Your instructions =
Continue the Employment Appeal Tribunal judgment below from the point where it stops.

Text segment =
================
EMPLOYMENT APPEAL TRIBUNAL
58 VICTORIA EMBANKMENT, LONDON EC4Y 0DS
             At the Tribunal
            
             On 19 June 2001

Before

THE HONOURABLE MR JUSTICE NELSON

MR D J HODGKINS CB

MS B SWITZER



DR R A LEE APPELLANT

(1) POLICE INFORMATION TECHNOLOGY ORG & OTHERS RESPONDENT


Transcript of Proceedings

JUDGMENT

PRELIMINARY HEARING

© Copyright 2001


    APPEARANCES

     

    For the Appellant MRS P M DUFFAY
    (Consultant)
    Employment Law Advice Centre Ltd
    22 St Edmunds Road
    Northampton
    NN1 5EH
       


     

    MR JUSTICE NELSON

  1. This is a preliminary hearing in an appeal by Dr Lee seeking to overturn the decision of the Employment Tribunal made on 19 December 2000, deciding that the Originating Application be struck out on the ground that the manner in which the proceedings had been conducted by or on behalf of the Applicant had been frivolous or vexatious.
  2. There were two essential bases for the decision made on that date by the Tribunal. Firstly, that the conduct of the proceedings had been such that orders had not been properly complied with, within time or at all, and that the information that had been served was obfuscatory rather than illuminating. Secondly, that the conduct was frivolous or vexatious in that neither the Applicant nor her representative attended for a hearing on 13 November 2000 for a further directions hearing. That that failure to attend was, in the circumstances of the case and in particular the Chairman's finding, that the reasons for the non-attendance were, in his words, "hard to accept."
================
[Data items]
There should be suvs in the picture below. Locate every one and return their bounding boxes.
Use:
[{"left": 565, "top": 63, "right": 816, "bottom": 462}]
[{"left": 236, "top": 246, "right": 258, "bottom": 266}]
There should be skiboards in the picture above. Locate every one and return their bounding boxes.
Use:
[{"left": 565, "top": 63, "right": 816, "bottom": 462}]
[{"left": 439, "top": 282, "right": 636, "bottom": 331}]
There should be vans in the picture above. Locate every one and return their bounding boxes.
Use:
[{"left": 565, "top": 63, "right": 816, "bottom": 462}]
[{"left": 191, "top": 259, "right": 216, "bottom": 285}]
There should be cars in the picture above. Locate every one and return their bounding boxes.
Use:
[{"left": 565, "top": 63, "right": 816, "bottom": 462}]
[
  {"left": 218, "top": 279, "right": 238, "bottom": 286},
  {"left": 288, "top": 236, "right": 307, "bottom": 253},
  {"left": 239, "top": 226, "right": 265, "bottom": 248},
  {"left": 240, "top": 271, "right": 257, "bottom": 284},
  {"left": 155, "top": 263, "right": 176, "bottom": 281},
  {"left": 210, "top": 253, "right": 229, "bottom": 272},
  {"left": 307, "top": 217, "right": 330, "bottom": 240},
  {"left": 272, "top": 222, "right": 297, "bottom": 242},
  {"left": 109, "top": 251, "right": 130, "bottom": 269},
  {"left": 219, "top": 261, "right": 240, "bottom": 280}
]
================
Answer to the problem =
  3. He concluded therefore that the failure to attend on that date and conduct the matter any further at the adjourned directions hearing was frivolous and vexatious. The essence of what he said, both in his decision and in his comments upon the affidavit served on behalf of the Applicant, were that it appeared to him to be a question of a conscious decision being taken by the Applicant's representative not to attend the adjourned directions hearing on 13 November 2000. Such a finding is a direct finding of a refusal to obey the order of the Tribunal and hence can properly be described as frivolous or vexatious.
  4. We have considered this matter and come to the conclusion that the appeal should be allowed to go to a full hearing on one ground and that is the ground of the non-attendance being conscious and deliberate. We have had put before us today contemporary faxes by the representative of the Applicant, a Mrs Duffay.
  5. Mrs Duffay, who has been conducting the matter, or her organisation has throughout on behalf of the Applicant, has put forward letters indicating that the reason why she did not attend on 13 November was not through any conscious decision not to do so because of the fact that there was resentment or disapproval of the Chairman's decision, but through a simple clerical error; the date being wrongly re-entered on the computer.
  6. The matter, it seems to us, is arguable and should therefore go before the Tribunal for a full hearing and we so order. There is no other basis upon which we allow the case to go to a full hearing by the Employment Appeal Tribunal. We also note that the documents that have been served, in the form in particular of the affidavit and the skeleton argument, are discursive and muddled and do not assist the court in determining what issues are to be decided.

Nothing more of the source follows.